‘Doing business as’ or DBA refers to the name used by the business, such as an assumed business name or trade name. In this case, it refers to a name that is different from the legally registered name. A DBA allows you to operate a business under a different name from the registered name. To acquire a DBA, you must file and comply with your state’s requirements.
From taxes to liability, there are considerations that go into deciding which business structure is right for you. This article breaks down key differences between running your business as a DBA versus an LLC. By analyzing the pros and cons of each and the risks and liabilities, you can feel better informed as you decide how you want to do business.
What is a DBA?
DBA is an acronym for “doing business as.” As a sole proprietor, a DBA allows you to conduct business under a name that is not your legal name, known as a “fictitious business name” or an “assumed name.”
What is an LLC?
In contrast, an LLC allows multiple owners to own and run a single business. Unlike DBAs, LLCs are considered separate legal entities from their owners, providing asset protection for members if sued or goes into debt.
Choosing a Business Name
Filing for a DBA is fast, easy and usually inexpensive. If you are already using a name for business purposes that is not a registered business name, then you should consider filing the paperwork to make it official.

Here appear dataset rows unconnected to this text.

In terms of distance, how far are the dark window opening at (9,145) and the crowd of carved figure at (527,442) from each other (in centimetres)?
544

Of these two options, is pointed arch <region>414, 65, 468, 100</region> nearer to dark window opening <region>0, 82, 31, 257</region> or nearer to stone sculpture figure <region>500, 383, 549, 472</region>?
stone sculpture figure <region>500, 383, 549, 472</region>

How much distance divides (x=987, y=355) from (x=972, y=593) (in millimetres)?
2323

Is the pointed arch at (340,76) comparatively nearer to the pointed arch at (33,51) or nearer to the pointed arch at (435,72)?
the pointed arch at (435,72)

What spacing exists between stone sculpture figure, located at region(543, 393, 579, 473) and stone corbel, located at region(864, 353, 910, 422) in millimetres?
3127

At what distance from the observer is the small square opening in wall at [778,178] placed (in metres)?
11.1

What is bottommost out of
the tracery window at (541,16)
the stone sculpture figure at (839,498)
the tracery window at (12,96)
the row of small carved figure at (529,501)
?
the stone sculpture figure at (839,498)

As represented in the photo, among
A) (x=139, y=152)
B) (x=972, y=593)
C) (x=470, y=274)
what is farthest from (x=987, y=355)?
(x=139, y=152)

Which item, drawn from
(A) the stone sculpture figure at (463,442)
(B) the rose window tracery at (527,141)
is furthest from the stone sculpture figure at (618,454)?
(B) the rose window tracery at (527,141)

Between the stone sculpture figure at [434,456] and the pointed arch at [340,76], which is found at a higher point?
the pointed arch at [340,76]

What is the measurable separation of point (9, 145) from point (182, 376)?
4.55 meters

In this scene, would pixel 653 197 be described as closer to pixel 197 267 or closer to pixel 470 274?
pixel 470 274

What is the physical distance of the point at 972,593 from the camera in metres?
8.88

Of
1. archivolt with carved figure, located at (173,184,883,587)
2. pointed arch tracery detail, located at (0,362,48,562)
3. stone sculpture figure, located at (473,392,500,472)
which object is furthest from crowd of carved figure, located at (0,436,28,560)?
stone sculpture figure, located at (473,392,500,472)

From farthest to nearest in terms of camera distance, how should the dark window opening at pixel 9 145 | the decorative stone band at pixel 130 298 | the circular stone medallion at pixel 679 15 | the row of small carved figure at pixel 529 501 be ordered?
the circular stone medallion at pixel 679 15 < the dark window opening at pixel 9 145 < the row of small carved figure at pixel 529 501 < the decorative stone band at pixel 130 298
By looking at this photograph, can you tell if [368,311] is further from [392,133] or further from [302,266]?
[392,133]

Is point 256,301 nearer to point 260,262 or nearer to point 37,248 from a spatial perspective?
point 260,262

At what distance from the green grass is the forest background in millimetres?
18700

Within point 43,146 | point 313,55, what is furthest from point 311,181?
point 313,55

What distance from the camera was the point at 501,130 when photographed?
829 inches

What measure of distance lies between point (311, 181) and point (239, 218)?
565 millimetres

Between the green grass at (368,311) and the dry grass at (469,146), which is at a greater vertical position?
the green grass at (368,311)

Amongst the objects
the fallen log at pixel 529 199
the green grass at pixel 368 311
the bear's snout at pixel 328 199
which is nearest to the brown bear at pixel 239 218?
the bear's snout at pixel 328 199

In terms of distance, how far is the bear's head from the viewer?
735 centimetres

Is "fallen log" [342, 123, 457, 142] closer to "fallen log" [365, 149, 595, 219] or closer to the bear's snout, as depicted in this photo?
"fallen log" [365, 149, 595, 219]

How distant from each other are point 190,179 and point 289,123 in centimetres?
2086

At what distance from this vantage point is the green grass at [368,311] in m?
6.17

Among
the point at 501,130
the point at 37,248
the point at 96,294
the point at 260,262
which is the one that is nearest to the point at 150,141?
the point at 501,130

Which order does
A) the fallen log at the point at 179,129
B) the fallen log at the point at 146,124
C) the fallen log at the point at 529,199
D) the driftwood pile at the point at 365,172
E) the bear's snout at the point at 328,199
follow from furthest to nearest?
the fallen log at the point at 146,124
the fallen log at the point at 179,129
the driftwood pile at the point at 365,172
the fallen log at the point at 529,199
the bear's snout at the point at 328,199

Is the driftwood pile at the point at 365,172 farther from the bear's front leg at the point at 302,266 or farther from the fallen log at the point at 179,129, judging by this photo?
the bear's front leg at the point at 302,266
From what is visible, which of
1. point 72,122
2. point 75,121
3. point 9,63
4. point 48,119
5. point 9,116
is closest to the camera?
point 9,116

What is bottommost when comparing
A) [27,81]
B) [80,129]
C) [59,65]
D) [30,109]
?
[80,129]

Most states require you to register a DBA before you do business and create contracts using anything other than your own legal name or a legally registered business name.
LLCs and Asset Protection
Opting for Limited Liability Companies (LLCs) presents entrepreneurs with a flexible and protective business framework.
Trademark Protection: An LLC formation automatically offers you trademark protection. It prohibits anyone in the entire state, county, or city from using your business name.
Advantages and Disadvantages of a DBA
- DBA can be a good choice for low-risk businesses and owners who want to test their business idea before forming a more formal business structure.
- Filing a DBA is fairly simple: You often complete a certificate form and file it with the county clerk. Some states may also require you to announce your DBA in a local newspaper.
- Under a DBA, there is no distinction between your personal assets and business assets.
Advantages and Disadvantages of an LLC
- LLCs provide asset protection for members, shielding personal assets from business debts and liabilities.
- They require more paperwork and compliance than DBAs and offer exclusive rights to the business name in a state.
- LLCs may have more complex tax requirements while taxes for DBAs pass through to the owner’s personal tax return.
Considerations for Your Decision
- Assess your business risk and personal liability exposure.
- Understand the legal and tax implications.
- Decide if exclusive naming is important and weigh costs and administrative requirements.
- Consider your future plans for growth or ownership changes.
The choice impacts your liability exposure, operations, finances, and ability to evolve over time. Review both options thoroughly before registering your business. Consult legal, tax, and financial experts to make the best decision for your business vision.